Wenn der Staat versagt hat, weil er Bürger nicht vor Gewaltverbrechen schützen konnte, soll er ihnen zumindest eine Entschädigung zahlen – das ist der Grundgedanke des Opferentschädigungsgesetzes (OEG), wie es seit 46 Jahren besteht. Doch das Gesetz wirkt wenig: Kaum zehn Prozent der Opfer nehmen es in Anspruch, hat eine umfassende Untersuchung der Hilfsorganisation Weißer Ring ergeben. Zudem werden sehr viele Opferanträge von den Versorgungsämtern abgelehnt – besonders gering sind die Chancen auf Entschädigung demnach in Bremen und Niedersachsen.

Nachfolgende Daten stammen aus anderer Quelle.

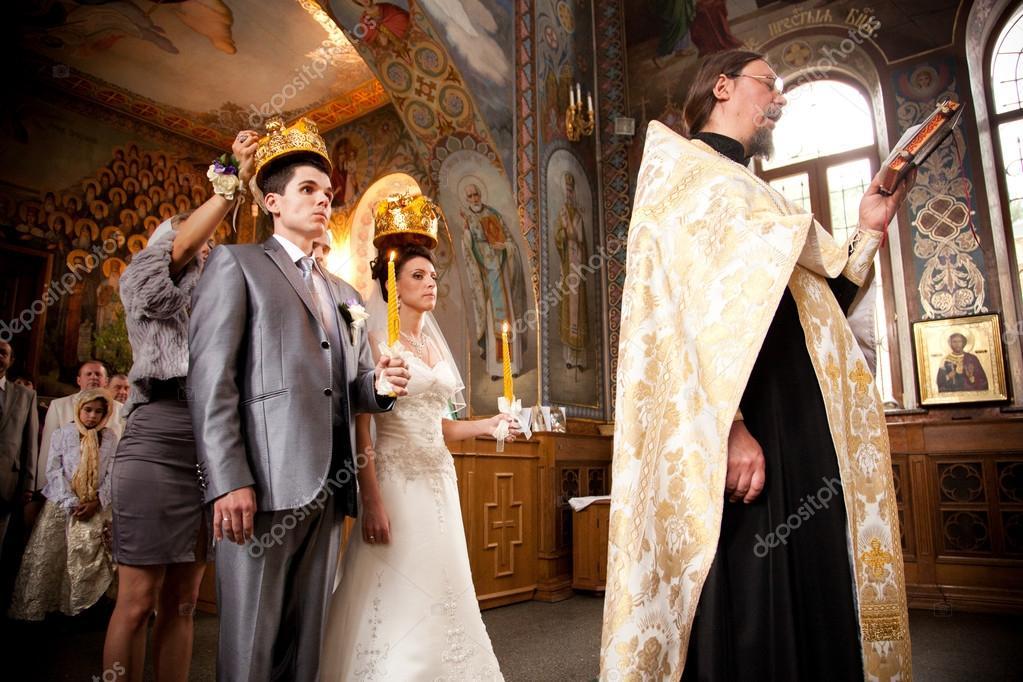Russische traditionele bruiloft in orthodoxe kerk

Im Zehnjahresvergleich – der Weiße Ring untersuchte den Zeitraum von 2010 bis 2019 – wurden in Bremen 53,7 Prozent aller Anträge abgelehnt, im Jahr 2019 waren es mehr als zwei Drittel (67,5 Prozent). In Niedersachsen ist zwar die langfristige Ablehnungsquote mit 36 Prozent sehr niedrig, die Anerkennungsquote mit 26,2 Prozent ebenso. In Bremen sieht es mit 30,3 Prozent kaum besser aus. Der an 100 fehlende Rest wird von den Ämtern als „erledigt aus sonstigen Gründen“ verbucht – das kann der Tod des Antragstellers sein, die Rücknahme des Antrags oder auch die Weitergabe des Falls an ein anderes Bundesland.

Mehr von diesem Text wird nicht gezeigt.